- _About this task_
Please retype the passage below on dominant tribes, from "2. In physical" up to and including "against Bs, or vice versa?".

┌─ Provided text

Our goal is a test that works for any multitribal society, anywhere and anywhen. Let’s call our tribes A and B. Which is the dominant tribe? A or B?

Perhaps we could ask the following five questions:

  1. Who is likely to be wealthier, a random A or a random B?
  2. In physical conflicts between As and Bs, who is more likely to be the aggressor, the A or the B?
  3. Given equivalent circumstances, is the judicial system more aggressive in punishing offences of As against Bs, or vice versa?
  4. Given equivalent circumstances, in economic competition between an A and a B, which is more likely to win? If you are looking for a government contract or position, an official distinction, an educational opportunity, etc., etc., is it better to be an A or a B?
  5. Is it more socially marginal for a B to be rude to an A, or an A to be rude to a B? Is it more likely that As will insult all Bs, or vice versa?

Note that in my obvious examples—medieval Europe and the old South—the results of all five questions are the same. Nobles and whites, respectively, are clearly dominant.

└─
┌─ The data

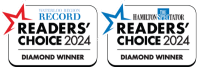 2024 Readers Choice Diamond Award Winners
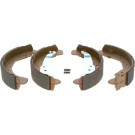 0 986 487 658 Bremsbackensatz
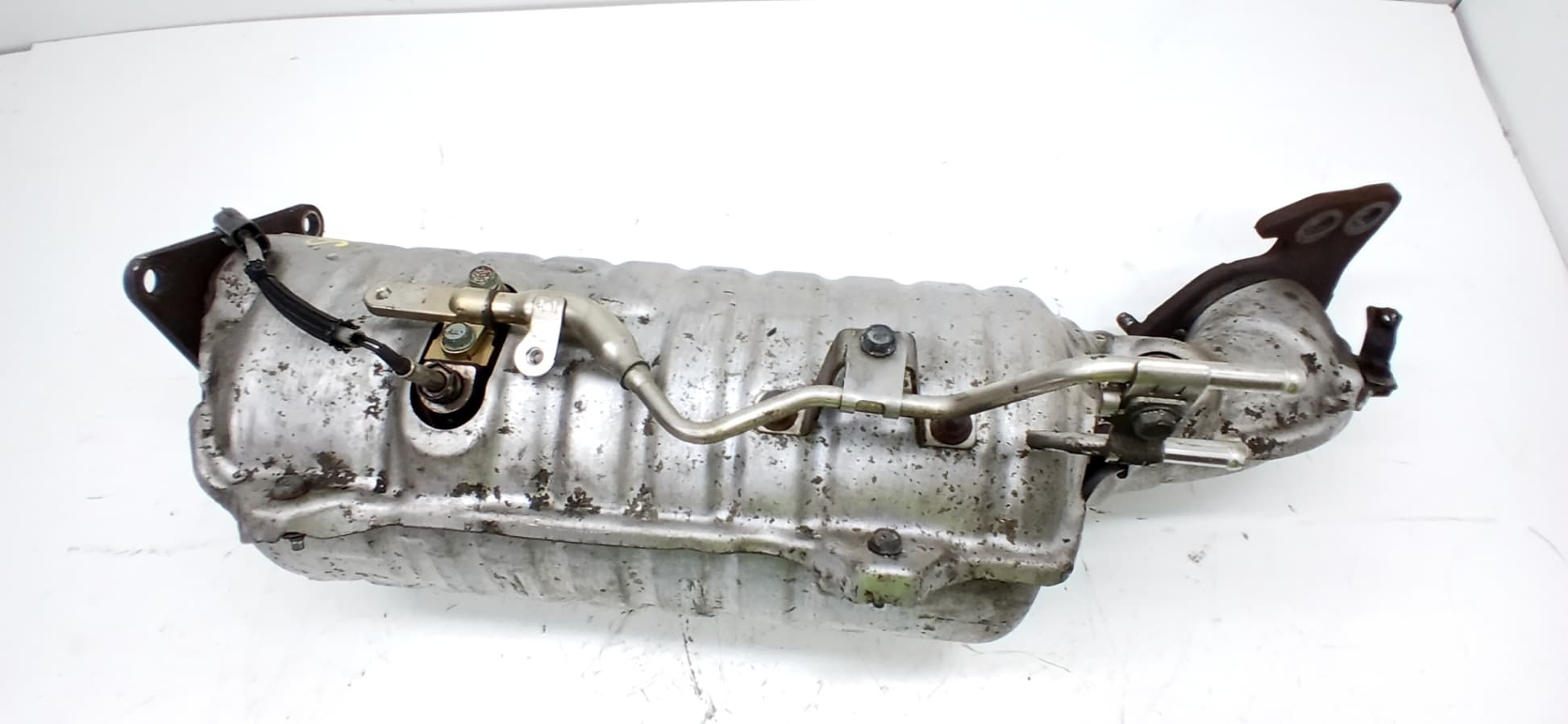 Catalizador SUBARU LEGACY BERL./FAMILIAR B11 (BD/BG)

└─

- _Reply to the exercise_
2. In physical conflicts between As and Bs, who is more likely to be the aggressor, the A or the B?
  3. Given equivalent circumstances, is the judicial system more aggressive in punishing offences of As against Bs, or vice versa?